How to Create Independent Thinkers

Davis_alinaDo you have habits? How about your students? I am sure you can think of a few habits you'd like to break. But are there a few you wish would develop? Although we can't make our students think, we can teach them how to be skillful, creative, and strategic in their thinking. We do this by helping them develop Habits of Mind (free webinar).

At a workshop hosted by Florida ASCD this month, Art Costa led educators in Discovering and Exploring the Habits of Mind. After interviewing successful people from all walks of life, Costa came up with 16 habits (described here) that you can teach your students to use to extend their thinking. Costa says these habits are "dispositions displayed by intelligent people in response to problems, dilemmas, and enigmas, the resolution of which are not immediately apparent." In other words, they're what you use when you don't know the answer. These habits are nothing new, and you probably use many of them every day. But our students don't have the awareness or vocabulary to express how they think, and may not know they are capable of using these dispositions.

By activating and engaging habits of mind—like persistence, questioning and posing problems, thinking flexibly, finding humor, thinking interdependently, and taking responsible risks—our students become better problem solvers. Specifically, they grow in five dimensions that help them move from teacher support to increasingly independent thinking.

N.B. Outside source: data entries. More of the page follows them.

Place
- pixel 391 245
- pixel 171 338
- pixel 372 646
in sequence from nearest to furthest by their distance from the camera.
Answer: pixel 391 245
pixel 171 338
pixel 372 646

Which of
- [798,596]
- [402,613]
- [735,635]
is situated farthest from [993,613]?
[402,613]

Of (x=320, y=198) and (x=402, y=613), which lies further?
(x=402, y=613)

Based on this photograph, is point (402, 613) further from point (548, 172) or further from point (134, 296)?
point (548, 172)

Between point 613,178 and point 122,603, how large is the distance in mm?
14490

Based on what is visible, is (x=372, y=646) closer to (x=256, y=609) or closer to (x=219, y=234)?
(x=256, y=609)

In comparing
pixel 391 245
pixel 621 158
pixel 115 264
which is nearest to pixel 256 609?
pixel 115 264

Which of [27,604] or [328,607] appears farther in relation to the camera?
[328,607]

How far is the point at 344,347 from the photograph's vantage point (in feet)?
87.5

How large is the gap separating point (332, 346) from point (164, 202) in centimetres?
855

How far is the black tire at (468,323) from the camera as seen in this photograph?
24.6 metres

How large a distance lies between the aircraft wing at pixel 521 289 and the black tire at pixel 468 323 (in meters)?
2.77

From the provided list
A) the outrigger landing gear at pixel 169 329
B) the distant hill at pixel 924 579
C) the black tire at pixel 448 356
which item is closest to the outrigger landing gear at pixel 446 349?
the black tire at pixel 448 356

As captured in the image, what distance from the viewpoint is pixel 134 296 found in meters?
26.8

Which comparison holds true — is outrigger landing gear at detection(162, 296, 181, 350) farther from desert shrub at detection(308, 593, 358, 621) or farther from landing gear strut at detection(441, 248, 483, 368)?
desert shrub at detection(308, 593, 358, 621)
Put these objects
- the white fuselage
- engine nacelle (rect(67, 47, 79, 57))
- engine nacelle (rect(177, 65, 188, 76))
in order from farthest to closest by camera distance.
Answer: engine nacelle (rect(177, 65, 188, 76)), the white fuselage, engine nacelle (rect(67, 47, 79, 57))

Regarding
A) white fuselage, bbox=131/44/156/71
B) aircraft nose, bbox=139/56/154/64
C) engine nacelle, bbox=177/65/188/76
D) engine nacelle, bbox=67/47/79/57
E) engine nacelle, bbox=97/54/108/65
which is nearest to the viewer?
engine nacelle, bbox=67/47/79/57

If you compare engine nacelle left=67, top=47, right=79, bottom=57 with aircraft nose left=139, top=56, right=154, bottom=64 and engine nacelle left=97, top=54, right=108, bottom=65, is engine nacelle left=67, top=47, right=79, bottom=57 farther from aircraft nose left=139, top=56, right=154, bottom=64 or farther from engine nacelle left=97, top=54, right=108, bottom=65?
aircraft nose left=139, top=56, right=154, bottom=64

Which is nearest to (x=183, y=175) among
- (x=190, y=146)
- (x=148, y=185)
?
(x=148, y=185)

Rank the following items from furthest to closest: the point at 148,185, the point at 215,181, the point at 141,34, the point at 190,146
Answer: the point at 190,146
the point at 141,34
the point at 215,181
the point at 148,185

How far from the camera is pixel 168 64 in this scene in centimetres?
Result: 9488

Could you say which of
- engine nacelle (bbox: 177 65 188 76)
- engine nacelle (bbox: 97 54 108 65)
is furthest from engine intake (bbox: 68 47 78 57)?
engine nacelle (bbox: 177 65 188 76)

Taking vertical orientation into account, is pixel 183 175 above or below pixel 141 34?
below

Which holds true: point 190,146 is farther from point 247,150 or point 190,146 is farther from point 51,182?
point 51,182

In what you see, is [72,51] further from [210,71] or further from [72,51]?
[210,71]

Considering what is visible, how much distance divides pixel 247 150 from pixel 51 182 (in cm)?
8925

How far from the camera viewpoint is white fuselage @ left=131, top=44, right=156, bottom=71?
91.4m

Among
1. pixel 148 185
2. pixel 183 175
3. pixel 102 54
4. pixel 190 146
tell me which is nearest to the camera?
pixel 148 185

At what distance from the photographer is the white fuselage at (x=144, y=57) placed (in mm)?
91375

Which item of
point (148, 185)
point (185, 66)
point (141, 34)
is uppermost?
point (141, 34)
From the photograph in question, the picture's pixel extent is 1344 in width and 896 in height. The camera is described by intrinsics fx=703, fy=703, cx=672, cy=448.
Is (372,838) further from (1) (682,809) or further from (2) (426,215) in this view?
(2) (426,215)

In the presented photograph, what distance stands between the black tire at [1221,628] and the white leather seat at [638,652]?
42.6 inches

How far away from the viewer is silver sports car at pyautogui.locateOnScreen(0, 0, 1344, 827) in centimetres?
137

  1. Exploring meanings: As students learn to articulate the meanings of the habits, they develop greater capacity and can create complex analogies and later connect them to their experiences.

     

  2. Expanding capacities: As students continue to practice the habits, they become more skillful, have a large repertoire of strategies, and begin using metacognitive strategies.

     

  3. Increasing alertness: Students are more sensitive to cues from the environment. It's easy at first to practice habits of mind in simple contexts. But in new and complex situations, they may need support from the teacher to help them know when to use the habits. With practice, the students become self directed and apply them in the right situation.

     

  4. Extending values: When students begin to effectively use the habits, they begin to make predictions about when and how to use the habits. They can reflect on their implementation and deepen their value of the habit. It becomes a behavior they use in their lives, a habit.

     

  5. Building commitment: This is where students are self-directed, self-managing, self-improving, self-monitoring, self-reflective, and self-evaluating. 

     

     

     

     

So what does this look like in the classroom? To support students in developing their habits of mind, teachers can

  • Infuse the thinking verbs into their questions.
  • Engage kids in activities where they have to come up with the answers on their own.
  • Create rich tasks that require skillful thinking.
  • Teach listening skills (pause, paraphrase, and probe).
  • Explicitly teach students how to transfer knowledge from one situation to another.
  • Teach them how to think across the curriculum.

"Our job as educators is to create effective decision makers," said one of our workshop participants, New Point Education Partners School Director Niko Demetriou. Teaching habits of mind is an easy way to make this happen.

How are you developing your students' habits of mind?

Post submitted by Alina Davis, an ESOL K–8 resource teacher in Orlando, Fla., and a 2010 ASCD Emerging Leader.